Euthanasia - assisted suicide

Hazel McCallion Senior Public School
Mississauga, Ontario

By Julia S. (Grade 7)

"It's unethical for the medical profession to prolong someone's suffering by refusing to help a terminally ill patient end his or her life." Assisted suicide is an issue amongst doctors all around the world. Is life too sacred to be taken away unnaturally? Is it against God's will?

Western religions say it is wrong for individuals to end the lives given to them by God. The classic liberal position, that of The Economist, has the opposite point of view. "Individuals have a right to self-determination, and this includes, and perhaps naturally culminates in, the right to cut short one's own life!" If helping will eliminate a person's suffering, what exactly is the problem with that?

Doctors should be allowed to use euthanasia (assisted suicide) at a terminally ill patient's request. A patient shouldn't have to suffer. They shouldn't have to live if they're in too much pain to actually enjoy life. Why keep suffering people alive if they have no reason to live and nothing to live for?

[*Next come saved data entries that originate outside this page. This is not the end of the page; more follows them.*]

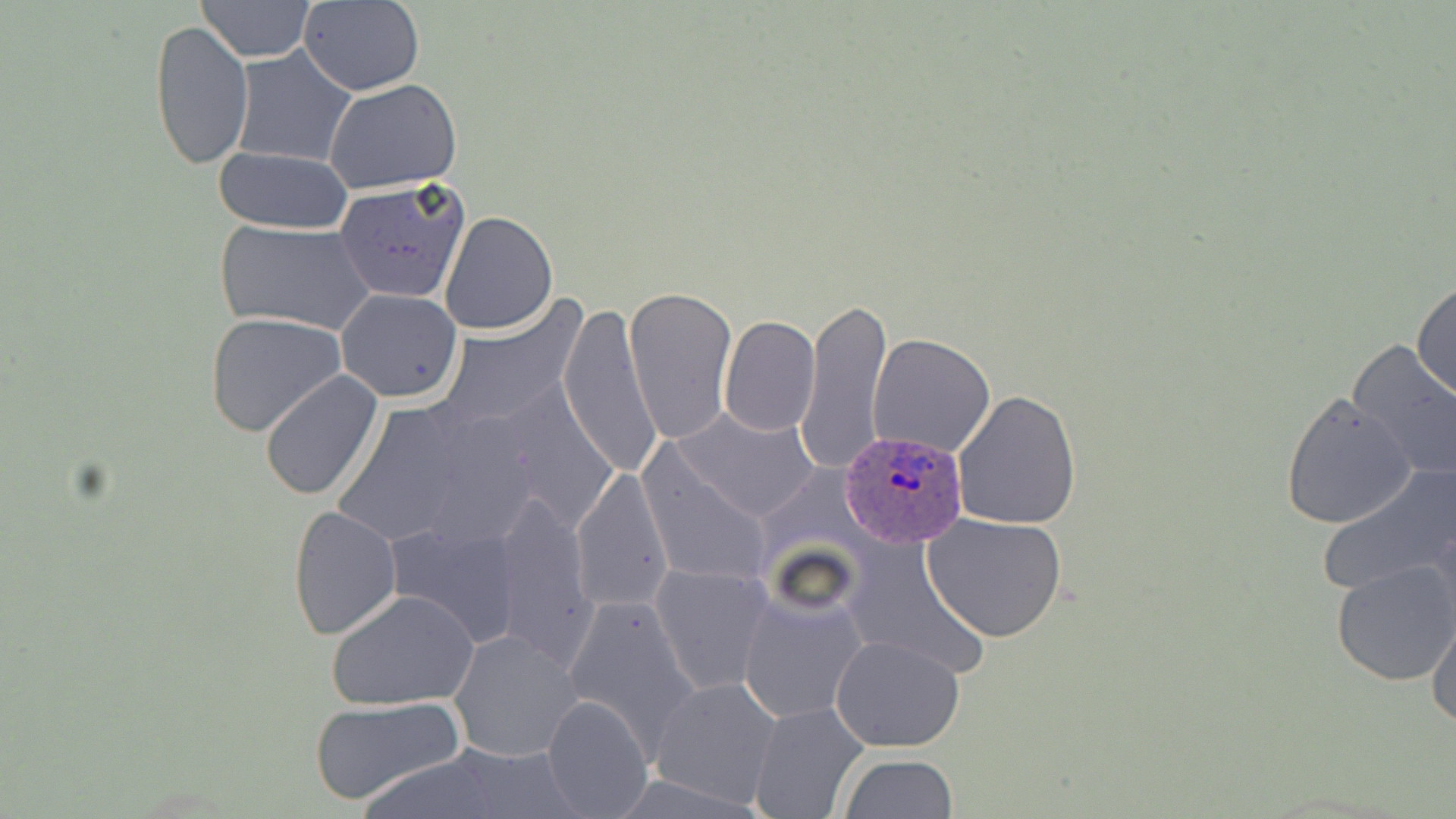

Plasmodium ovale.

Summary:
  - Coordinate format: approximate bounding boxes as named x1/y1/x2/y2 corners in pixels
  - Uninfected red blood cell locations: (x1=195, y1=0, x2=315, y2=61), (x1=298, y1=0, x2=423, y2=95), (x1=150, y1=18, x2=253, y2=171), (x1=231, y1=47, x2=357, y2=167), (x1=323, y1=78, x2=462, y2=194), (x1=210, y1=147, x2=355, y2=234), (x1=336, y1=178, x2=470, y2=303), (x1=439, y1=211, x2=559, y2=335), (x1=213, y1=219, x2=379, y2=335), (x1=1412, y1=278, x2=1455, y2=405), (x1=624, y1=286, x2=737, y2=446), (x1=336, y1=288, x2=464, y2=402), (x1=798, y1=293, x2=892, y2=474), (x1=434, y1=296, x2=587, y2=435), (x1=559, y1=303, x2=661, y2=479), (x1=205, y1=312, x2=347, y2=436), (x1=719, y1=316, x2=821, y2=436), (x1=868, y1=333, x2=995, y2=458), (x1=1344, y1=336, x2=1456, y2=485), (x1=260, y1=368, x2=384, y2=501), (x1=951, y1=387, x2=1081, y2=531), (x1=1280, y1=392, x2=1415, y2=529), (x1=674, y1=409, x2=823, y2=523), (x1=638, y1=450, x2=773, y2=587), (x1=1316, y1=461, x2=1456, y2=599), (x1=571, y1=467, x2=674, y2=613), (x1=488, y1=491, x2=600, y2=668), (x1=287, y1=506, x2=403, y2=640), (x1=922, y1=513, x2=1069, y2=643), (x1=844, y1=538, x2=989, y2=677), (x1=1330, y1=559, x2=1456, y2=685), (x1=652, y1=564, x2=774, y2=694), (x1=327, y1=588, x2=479, y2=710), (x1=737, y1=588, x2=868, y2=723), (x1=562, y1=594, x2=701, y2=748), (x1=1426, y1=608, x2=1456, y2=731), (x1=449, y1=630, x2=583, y2=762), (x1=830, y1=636, x2=967, y2=752), (x1=649, y1=677, x2=783, y2=807), (x1=542, y1=694, x2=652, y2=819), (x1=308, y1=696, x2=466, y2=807), (x1=750, y1=702, x2=870, y2=819), (x1=438, y1=742, x2=583, y2=818), (x1=357, y1=753, x2=507, y2=818), (x1=840, y1=755, x2=959, y2=818)
  - Plasmodium ovale-infected red blood cell locations: (x1=840, y1=432, x2=970, y2=547)
  - Image size: 1456×819 pixels
  - Field of view: one of a larger specimen
  - Modality: light microscopy
  - Magnification: 1000x
  - Stain: May-Grünwald-Giemsa
  - Preparation: thin blood smear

In a survey done by Glamour Magazine, 80% of people surveyed agreed that doctors should help their patients commit suicide. Specific readers offered comments like, "If doctors are permitted to withhold treatment at a patient's request, why shouldn't they be able to facilitate death if that's what the patient wants?" Another reader stated, "We put animals to sleep when they're suffering, why not humans?"

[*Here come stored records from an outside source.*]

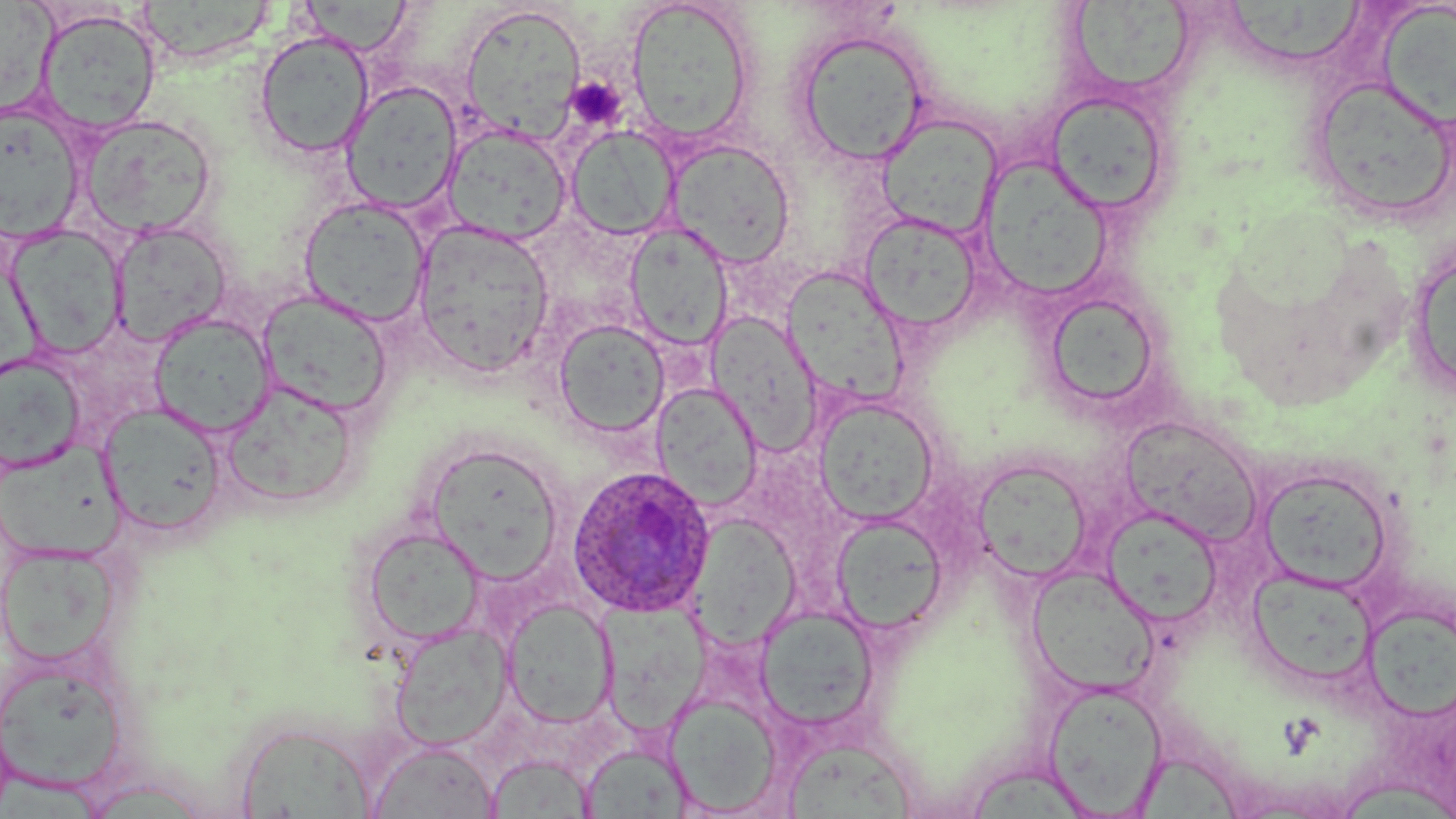
plasmodium_ovale_infected_red_blood_cell_locations: 'approximate bounding boxes as named x1/y1/x2/y2 corners in pixels: (x1=565, y1=465, x2=717, y2=618)'
slide_level_diagnosis: Plasmodium ovale
preparation: thin blood smear
modality: optical microscopy
field_of_view: single
image_size: 1456×819 pixels
platelet_locations: 'approximate bounding boxes as named x1/y1/x2/y2 corners in pixels: (x1=564, y1=77, x2=627, y2=131)'
stain: May-Grünwald-Giemsa
magnification: 1000x
uninfected_red_blood_cell_locations: 'approximate bounding boxes as named x1/y1/x2/y2 corners in pixels: (x1=0, y1=0, x2=64, y2=123), (x1=1067, y1=0, x2=1199, y2=94), (x1=300, y1=1, x2=412, y2=55), (x1=625, y1=1, x2=756, y2=146), (x1=1228, y1=2, x2=1369, y2=62), (x1=138, y1=3, x2=272, y2=62), (x1=460, y1=4, x2=587, y2=144), (x1=1379, y1=4, x2=1456, y2=130), (x1=36, y1=9, x2=161, y2=135), (x1=792, y1=27, x2=930, y2=166), (x1=254, y1=31, x2=374, y2=159), (x1=1308, y1=76, x2=1455, y2=223), (x1=341, y1=80, x2=463, y2=216), (x1=1045, y1=90, x2=1171, y2=216), (x1=1, y1=103, x2=86, y2=242), (x1=876, y1=113, x2=1003, y2=239), (x1=81, y1=114, x2=216, y2=240), (x1=443, y1=123, x2=571, y2=245), (x1=566, y1=124, x2=680, y2=240), (x1=666, y1=138, x2=796, y2=268), (x1=977, y1=155, x2=1116, y2=301), (x1=299, y1=196, x2=431, y2=327), (x1=858, y1=213, x2=982, y2=334), (x1=412, y1=220, x2=555, y2=376), (x1=111, y1=221, x2=232, y2=346), (x1=625, y1=223, x2=733, y2=351), (x1=6, y1=224, x2=127, y2=359), (x1=1405, y1=241, x2=1455, y2=399), (x1=783, y1=273, x2=913, y2=407), (x1=256, y1=291, x2=393, y2=417), (x1=1043, y1=291, x2=1164, y2=413), (x1=149, y1=312, x2=276, y2=437), (x1=713, y1=316, x2=827, y2=458), (x1=553, y1=319, x2=670, y2=438), (x1=0, y1=353, x2=87, y2=473), (x1=220, y1=380, x2=361, y2=507), (x1=650, y1=381, x2=763, y2=512), (x1=813, y1=396, x2=940, y2=525), (x1=99, y1=404, x2=228, y2=537), (x1=1119, y1=416, x2=1264, y2=546), (x1=1, y1=436, x2=126, y2=562), (x1=428, y1=452, x2=558, y2=584), (x1=971, y1=458, x2=1093, y2=583), (x1=1254, y1=464, x2=1397, y2=595), (x1=1100, y1=506, x2=1224, y2=628), (x1=688, y1=510, x2=802, y2=652), (x1=830, y1=513, x2=949, y2=636), (x1=361, y1=525, x2=488, y2=647), (x1=0, y1=544, x2=122, y2=668), (x1=1025, y1=565, x2=1159, y2=698), (x1=1246, y1=567, x2=1377, y2=688), (x1=599, y1=597, x2=709, y2=738), (x1=502, y1=598, x2=618, y2=728), (x1=754, y1=605, x2=881, y2=734), (x1=1362, y1=608, x2=1456, y2=726), (x1=390, y1=623, x2=512, y2=751), (x1=0, y1=658, x2=129, y2=795), (x1=1043, y1=680, x2=1168, y2=816), (x1=665, y1=692, x2=783, y2=814), (x1=232, y1=719, x2=379, y2=818), (x1=366, y1=740, x2=499, y2=818), (x1=784, y1=743, x2=917, y2=819), (x1=580, y1=744, x2=691, y2=818), (x1=486, y1=754, x2=595, y2=818), (x1=1134, y1=755, x2=1248, y2=819), (x1=969, y1=765, x2=1082, y2=819)'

If terminally ill people do not want to live with their condition any longer and they have found someone in the medical profession who will assist them, why should society interfere? Is it really anyone else's business whether they choose to live or die? It does not affect anyone other than the patient and the doctor, so nobody should really "care". An anonymous caregiver said, "My 91-year-old grandfather shot himself in the head to avoid the agony of treatment. Doctor-assisted suicide would not only have allowed him to die with dignity, it would have spared my brother the trauma he suffered when he found my grandfather's body." Because they could not use euthanasia, two people had to suffer because one of them wasn't allowed to die properly and with dignity.

Terminally ill patients should be allowed to use euthanasia if they're suffering, although the moral issue remains; should people be killed? If a patient is suffering, must we let them suffer? Is that really moral? Society doesn't have to interfere. This is strictly between the patient and the doctor. A person should have the right to self-determination. Does society have the right to decide the fate of a greatly suffering person? Is that truly just?